Americans have a problem with trust in institutions and experts. During the current pandemic, this lack of trust could be costing them lives.

A recent survey* of more than 2000 Americans and Australians we ran with Andrea Carson from La Trobe University and Leah Ruppanner from the University of Melbourne found people in both countries have similar overall levels of trust in medical experts as a source of information on COVID-19.

In Australia, 68 per cent said they had a lot of trust in medical experts, and just 5 per cent said not much or none at all. In the United States, 61 per cent of respondents had a lot and 10 per cent did not trust medical experts much or at all. However, this hides some key differences between the two countries. In the United States, there are significant divisions that just do not really exist in Australia.

Americans with lower levels of trust in medical experts were more likely to be Republican voters, consume certain types of conservative media and believe the lockdowns instituted to limit the spread of the virus had gone too far.

Americans with lower levels of trust in medical experts were more likely to be Republican voters, consume certain types of conservative media and believe the lockdowns instituted to limit the spread of the virus had gone too far. This is possibly one reason why efforts to combat COVID-19 in the United States have been less successful than in Australia, and why lockdowns have been relaxed in almost every US state despite the coronavirus continuing to spread at more than 20,000 cases per day.

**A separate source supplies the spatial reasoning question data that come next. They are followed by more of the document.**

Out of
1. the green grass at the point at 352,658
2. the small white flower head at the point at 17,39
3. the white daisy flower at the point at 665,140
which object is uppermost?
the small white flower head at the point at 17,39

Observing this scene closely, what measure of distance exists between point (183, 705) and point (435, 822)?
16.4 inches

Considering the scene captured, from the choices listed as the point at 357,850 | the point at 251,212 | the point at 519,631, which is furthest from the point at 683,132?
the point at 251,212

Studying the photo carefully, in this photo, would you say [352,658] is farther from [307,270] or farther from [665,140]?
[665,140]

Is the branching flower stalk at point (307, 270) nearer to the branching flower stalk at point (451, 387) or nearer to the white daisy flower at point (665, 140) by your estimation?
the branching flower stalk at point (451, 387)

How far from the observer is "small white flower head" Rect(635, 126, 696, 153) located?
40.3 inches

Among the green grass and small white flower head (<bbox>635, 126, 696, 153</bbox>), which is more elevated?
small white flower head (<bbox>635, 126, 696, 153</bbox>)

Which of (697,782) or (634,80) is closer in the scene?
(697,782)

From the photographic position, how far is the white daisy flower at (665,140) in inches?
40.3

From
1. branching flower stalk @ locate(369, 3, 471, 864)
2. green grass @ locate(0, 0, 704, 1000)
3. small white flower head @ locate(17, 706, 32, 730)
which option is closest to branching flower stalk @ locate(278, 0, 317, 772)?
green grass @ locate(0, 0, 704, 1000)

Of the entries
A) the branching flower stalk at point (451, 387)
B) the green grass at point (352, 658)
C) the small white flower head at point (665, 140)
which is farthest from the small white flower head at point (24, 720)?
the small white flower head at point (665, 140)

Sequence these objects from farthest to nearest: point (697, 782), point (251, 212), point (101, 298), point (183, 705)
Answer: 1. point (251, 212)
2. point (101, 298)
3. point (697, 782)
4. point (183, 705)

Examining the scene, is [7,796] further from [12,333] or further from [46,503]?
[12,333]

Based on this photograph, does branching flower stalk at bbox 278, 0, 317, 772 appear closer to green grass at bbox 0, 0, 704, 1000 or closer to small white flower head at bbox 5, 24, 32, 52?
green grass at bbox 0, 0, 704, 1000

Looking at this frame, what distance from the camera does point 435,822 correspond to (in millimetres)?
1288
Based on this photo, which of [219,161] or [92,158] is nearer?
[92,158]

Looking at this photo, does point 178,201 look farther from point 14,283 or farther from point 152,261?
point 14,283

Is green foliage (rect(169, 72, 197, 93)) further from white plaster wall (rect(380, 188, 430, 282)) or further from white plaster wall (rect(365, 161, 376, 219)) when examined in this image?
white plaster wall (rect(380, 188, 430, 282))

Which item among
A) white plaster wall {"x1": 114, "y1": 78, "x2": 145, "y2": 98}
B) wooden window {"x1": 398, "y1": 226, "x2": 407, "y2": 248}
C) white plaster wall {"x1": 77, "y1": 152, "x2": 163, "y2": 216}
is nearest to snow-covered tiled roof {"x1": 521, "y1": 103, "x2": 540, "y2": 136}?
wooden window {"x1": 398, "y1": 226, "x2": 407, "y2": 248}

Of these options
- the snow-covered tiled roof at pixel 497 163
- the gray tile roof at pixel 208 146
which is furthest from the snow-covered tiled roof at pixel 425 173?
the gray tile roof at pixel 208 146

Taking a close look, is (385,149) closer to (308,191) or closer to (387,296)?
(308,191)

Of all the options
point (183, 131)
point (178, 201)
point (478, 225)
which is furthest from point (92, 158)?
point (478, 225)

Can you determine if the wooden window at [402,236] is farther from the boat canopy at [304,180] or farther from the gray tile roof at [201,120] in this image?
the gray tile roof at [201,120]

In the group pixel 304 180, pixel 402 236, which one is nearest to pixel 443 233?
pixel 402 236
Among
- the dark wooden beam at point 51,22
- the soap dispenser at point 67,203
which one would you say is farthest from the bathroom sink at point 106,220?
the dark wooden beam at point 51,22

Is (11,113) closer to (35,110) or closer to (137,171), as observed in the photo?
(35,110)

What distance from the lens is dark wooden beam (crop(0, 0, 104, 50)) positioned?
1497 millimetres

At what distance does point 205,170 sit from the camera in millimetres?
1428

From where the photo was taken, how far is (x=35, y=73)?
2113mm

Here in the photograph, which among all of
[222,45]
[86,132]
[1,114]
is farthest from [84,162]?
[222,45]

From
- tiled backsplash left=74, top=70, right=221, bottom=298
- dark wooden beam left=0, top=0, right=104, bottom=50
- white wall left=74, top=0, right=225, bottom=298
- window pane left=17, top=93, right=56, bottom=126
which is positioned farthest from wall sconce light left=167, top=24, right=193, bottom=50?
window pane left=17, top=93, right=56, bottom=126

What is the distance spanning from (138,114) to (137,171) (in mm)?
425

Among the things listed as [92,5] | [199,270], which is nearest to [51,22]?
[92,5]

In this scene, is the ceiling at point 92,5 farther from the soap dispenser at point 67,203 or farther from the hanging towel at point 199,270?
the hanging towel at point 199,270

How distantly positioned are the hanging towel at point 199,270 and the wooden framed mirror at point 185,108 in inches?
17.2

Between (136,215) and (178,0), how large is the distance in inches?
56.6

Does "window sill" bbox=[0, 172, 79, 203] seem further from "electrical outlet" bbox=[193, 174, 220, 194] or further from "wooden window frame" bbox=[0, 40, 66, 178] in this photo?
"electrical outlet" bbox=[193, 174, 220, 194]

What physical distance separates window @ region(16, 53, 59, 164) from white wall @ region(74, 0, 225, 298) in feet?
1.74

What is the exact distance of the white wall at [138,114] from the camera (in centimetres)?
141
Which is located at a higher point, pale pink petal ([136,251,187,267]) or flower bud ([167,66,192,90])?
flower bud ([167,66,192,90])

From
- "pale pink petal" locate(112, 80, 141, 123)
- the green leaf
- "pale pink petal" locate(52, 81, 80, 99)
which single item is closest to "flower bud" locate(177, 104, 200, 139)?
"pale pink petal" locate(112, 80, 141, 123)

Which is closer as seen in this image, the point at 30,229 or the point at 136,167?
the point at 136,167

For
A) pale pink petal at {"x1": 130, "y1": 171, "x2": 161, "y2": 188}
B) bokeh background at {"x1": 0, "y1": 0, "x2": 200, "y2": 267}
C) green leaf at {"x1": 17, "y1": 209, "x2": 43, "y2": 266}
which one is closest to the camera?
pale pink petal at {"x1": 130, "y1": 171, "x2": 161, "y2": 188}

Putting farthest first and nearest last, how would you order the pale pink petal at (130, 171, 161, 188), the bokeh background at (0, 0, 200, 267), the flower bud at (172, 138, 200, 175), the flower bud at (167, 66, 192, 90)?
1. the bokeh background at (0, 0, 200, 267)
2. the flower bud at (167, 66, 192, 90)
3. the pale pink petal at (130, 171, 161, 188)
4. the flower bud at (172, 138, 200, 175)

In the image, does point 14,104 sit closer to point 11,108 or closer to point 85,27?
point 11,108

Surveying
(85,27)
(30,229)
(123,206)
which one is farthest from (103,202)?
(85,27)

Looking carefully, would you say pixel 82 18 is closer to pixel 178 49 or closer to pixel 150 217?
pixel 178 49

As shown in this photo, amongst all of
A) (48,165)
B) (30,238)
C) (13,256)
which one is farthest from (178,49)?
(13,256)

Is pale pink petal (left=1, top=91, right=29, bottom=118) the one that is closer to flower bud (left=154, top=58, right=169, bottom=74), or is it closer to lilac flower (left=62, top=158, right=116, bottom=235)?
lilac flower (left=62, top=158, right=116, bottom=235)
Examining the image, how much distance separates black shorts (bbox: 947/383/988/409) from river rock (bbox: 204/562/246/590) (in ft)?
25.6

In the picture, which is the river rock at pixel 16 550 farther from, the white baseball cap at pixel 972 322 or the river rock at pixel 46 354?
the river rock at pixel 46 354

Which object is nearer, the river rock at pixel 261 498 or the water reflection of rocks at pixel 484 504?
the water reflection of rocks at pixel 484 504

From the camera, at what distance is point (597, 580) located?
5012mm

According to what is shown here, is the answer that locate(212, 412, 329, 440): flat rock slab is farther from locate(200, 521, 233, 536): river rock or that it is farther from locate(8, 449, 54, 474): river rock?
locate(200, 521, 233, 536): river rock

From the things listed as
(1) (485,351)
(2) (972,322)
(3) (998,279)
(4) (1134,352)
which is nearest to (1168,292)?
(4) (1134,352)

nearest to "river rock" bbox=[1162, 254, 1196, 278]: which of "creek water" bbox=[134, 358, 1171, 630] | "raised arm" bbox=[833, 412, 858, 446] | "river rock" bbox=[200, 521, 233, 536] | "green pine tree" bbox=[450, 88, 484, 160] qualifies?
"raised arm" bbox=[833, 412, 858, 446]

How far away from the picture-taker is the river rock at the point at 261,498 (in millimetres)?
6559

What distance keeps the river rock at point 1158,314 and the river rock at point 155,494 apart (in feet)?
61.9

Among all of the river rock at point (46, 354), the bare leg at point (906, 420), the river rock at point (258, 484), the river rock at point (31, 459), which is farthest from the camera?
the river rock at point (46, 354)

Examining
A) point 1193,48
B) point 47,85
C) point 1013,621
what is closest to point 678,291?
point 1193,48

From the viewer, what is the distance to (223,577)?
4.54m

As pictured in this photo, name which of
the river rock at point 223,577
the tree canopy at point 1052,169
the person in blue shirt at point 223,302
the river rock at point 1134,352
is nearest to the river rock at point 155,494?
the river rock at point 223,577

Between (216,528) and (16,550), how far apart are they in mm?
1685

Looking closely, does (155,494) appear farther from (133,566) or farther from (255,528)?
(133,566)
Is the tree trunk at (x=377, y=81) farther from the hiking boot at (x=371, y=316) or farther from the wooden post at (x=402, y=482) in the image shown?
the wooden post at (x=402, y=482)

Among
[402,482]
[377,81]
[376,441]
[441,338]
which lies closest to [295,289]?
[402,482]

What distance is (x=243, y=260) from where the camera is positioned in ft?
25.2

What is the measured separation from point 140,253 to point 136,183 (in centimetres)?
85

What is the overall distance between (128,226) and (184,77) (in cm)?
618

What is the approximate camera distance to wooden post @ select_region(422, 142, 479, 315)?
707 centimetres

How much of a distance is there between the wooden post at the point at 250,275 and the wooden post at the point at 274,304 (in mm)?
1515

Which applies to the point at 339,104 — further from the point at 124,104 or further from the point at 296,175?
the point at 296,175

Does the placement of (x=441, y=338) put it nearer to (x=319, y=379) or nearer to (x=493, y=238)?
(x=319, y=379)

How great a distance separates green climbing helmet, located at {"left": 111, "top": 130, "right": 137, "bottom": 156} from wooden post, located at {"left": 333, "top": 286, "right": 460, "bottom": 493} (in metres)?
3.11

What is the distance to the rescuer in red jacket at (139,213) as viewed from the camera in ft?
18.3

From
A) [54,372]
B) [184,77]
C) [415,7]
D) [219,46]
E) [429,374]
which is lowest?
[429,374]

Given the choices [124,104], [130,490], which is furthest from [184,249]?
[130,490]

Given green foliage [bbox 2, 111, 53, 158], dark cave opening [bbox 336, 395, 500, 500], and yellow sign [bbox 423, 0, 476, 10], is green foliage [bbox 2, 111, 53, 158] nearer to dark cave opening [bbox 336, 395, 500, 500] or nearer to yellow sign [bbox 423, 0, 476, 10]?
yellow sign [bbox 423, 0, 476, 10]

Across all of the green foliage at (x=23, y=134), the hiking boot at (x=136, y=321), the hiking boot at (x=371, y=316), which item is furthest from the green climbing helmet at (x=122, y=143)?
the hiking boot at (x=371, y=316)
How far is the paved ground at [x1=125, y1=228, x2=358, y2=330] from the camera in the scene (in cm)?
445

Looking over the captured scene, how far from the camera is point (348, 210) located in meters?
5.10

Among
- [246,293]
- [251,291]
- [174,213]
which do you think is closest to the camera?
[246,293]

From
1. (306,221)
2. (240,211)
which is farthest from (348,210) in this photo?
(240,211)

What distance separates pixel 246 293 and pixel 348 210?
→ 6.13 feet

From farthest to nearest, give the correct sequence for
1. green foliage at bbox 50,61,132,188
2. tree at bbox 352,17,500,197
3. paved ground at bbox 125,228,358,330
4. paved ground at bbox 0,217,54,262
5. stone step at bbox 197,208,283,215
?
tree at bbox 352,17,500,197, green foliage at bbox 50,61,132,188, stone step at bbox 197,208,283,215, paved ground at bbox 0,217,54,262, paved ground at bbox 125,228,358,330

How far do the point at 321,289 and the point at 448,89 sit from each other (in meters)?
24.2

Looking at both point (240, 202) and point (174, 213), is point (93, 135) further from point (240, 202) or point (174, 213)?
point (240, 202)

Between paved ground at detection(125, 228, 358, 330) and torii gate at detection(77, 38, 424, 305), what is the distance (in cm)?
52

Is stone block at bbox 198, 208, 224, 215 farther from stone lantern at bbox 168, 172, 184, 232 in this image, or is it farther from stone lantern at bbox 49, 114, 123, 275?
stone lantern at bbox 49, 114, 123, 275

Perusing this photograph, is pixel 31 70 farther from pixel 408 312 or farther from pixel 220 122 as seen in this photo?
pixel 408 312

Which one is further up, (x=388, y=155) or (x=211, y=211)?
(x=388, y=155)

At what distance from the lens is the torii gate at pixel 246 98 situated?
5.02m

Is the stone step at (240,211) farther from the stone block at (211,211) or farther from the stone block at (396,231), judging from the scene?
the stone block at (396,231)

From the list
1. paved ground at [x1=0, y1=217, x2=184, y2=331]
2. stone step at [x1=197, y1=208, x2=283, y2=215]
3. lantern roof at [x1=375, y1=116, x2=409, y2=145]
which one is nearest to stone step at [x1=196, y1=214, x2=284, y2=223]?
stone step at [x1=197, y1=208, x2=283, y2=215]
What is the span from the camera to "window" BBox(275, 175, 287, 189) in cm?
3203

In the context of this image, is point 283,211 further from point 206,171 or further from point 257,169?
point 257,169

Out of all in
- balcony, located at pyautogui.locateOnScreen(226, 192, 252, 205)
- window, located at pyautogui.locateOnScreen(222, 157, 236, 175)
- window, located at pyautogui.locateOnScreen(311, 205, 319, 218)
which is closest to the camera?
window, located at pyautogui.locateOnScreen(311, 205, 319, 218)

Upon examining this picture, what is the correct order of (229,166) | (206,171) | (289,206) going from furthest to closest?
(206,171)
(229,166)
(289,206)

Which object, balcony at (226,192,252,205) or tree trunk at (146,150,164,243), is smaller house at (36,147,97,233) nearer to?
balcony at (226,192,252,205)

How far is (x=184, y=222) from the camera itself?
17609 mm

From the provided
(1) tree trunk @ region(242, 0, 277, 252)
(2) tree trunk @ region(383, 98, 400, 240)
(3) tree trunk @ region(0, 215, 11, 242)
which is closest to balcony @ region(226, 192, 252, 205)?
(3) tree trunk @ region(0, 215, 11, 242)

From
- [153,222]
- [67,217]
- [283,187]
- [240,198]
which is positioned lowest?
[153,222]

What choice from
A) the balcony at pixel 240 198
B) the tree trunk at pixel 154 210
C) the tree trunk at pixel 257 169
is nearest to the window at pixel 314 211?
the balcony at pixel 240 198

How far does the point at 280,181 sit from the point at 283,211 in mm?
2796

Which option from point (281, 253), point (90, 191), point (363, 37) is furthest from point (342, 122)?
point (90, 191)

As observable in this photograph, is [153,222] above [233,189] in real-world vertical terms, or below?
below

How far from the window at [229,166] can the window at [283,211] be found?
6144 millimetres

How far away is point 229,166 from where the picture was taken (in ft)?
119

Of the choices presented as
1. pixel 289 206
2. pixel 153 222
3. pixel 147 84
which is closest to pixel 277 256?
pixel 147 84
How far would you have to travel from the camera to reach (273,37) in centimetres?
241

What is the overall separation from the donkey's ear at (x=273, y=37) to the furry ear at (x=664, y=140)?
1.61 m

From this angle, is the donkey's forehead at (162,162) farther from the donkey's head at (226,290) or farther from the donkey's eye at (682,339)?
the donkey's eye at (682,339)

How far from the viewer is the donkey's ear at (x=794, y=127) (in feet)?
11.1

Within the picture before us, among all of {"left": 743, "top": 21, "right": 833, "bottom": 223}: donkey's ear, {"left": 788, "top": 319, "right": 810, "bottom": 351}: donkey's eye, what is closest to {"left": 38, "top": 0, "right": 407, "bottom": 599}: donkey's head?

This difference, in part, may stem from the media sources where both Australians and Americans get their information. Those who listed established metro outlets as their main news source had the highest levels of trust in medical experts: the Nine and ACM daily papers and The Guardian in Australia and The Washington Post and The New York Times the United States, for instance. Those with the lowest levels of trust tended to rely upon more conservative (particularly cable) news: Breitbart and Fox News in the United States, and Sky News and The Australian here at home.

The patterns were consistent in both countries, with the audiences of more liberal media outlets more willing to trust expert opinion than their conservative counterparts. However, in the United States, the gap between these two audiences is much larger. The difference in rates of high levels of trust in medical experts between Australians who rely heavily on The Sydney Morning Herald and The Age on the one hand, and Sky News on the other, was just 11 per cent. Americans who rely on The Washington Post, however, were 31 per cent more likely to trust medical experts a lot than Fox News viewers.

The lack of trust in expertise in some quarters has quite arguably brought about the difficulties experienced by American state and federal governments in containing the pandemic.

This has serious implications for the ability of the United States to respond to the pandemic. The lack of trust in expertise in some quarters has quite arguably brought about the difficulties experienced by American state and federal governments in containing the pandemic. Many of these people say the lockdowns have gone too far - approximately double the rates for comparable respondents in Australia. There have been furious protests (some of them armed) against the lockdowns in America, and restrictions are now being relaxed in many states despite the caseload continuing to grow.

While it is true that not every Australian supports the lockdown, in contrast to the United States we appear more willing to accept medical expertise regardless of our political persuasions. Our elected officials have been willing to let it guide them on their policies to limit the pandemic's spread, and most of us have been willing to listen to it as we go about our lives.

The division we observe in the United States is part of a broader trend of partisan and ideological polarisation that extends to trust in institutions and experts. Right now, there is a lower level of trust than we have observed in other research in the past, coming mostly from exceptionally low levels of trust on the part of Republicans, produced by several decades of intense criticism of the media, academia, government and experts by much of their party's leadership. This has become so significant that previous US Studies Centre research found Republicans were less trusting of the Republican-controlled federal government than Australian Greens supporters were of the Coalition-controlled government in Canberra.

This collapse in trust of essential institutions and expertise has implications for public healthcare and may now be costing American lives.


*This survey was fielded on the YouGov panel over the weekend of May 2-3, 2020, to 1050 American and 1005 Australian respondents. The study was funded by the United States Studies Centre at the University of Sydney, La Trobe University and the University of Melbourne Policy Lab.

Both the United States and Australian data were weighted to be representative of each country's population. Australian data were weighted by age, gender and region. United States data were weighted by age, race, gender and education. After weighting, the maximum margin of error is plus/minus 3.3 percentage points for the United States survey and plus/minus 3.2 percentage points for the Australian survey. These maximum margins of error are larger when analysing sub-groups within each country.